PAGE EXCERPT —
Much anticipation greeted Battaash’s return in this corresponding race last year but he scrambled home by just a head from 16-1 shot Washington DC, leaving connections underwhelmed with the performance and hoping for better.
Battaash went on to be beaten in three of his four subsequent starts, having been sent off favourite or second favourite each time, with his performances often marked by fractiousness and difficulties on the way to the start or in the stalls themselves.
However, the Battaash of 2018 does not compare to the one Hills has on his hands this year, in the trainer’s view, with the five-year-old behaving well in his training at home and pleasing with his outward appearance and his performances on the gallops.
“I was never 100 per cent happy with him last year,” Hills said on Sunday. “He didn’t look at his best in his coat at any point but he still won a couple and showed up really well in his other races, so it was far from a bad season.
“When he’s at his best he’s very good – and he showed that at times last season – but it might be that he just lacked an edge. He’s training well now and putting his efforts in the right direction, so we’re really looking forward to getting him back on Saturday.”

DIRECTIONS — Copy the passage about Battaash from the words "However, the Battaash" through "on the gallops.", substituting "sprinter" for every "five-year-old".

INFORMATION SUPPLIED —
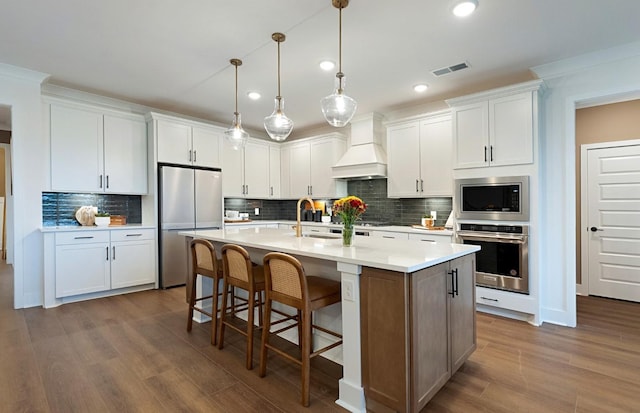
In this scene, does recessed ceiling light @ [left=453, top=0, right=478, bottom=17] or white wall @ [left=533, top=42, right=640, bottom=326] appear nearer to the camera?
recessed ceiling light @ [left=453, top=0, right=478, bottom=17]

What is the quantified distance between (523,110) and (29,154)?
5.59 m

OUTPUT FOR THIS TASK —
However, the Battaash of 2018 does not compare to the one Hills has on his hands this year, in the trainer’s view, with the sprinter behaving well in his training at home and pleasing with his outward appearance and his performances on the gallops.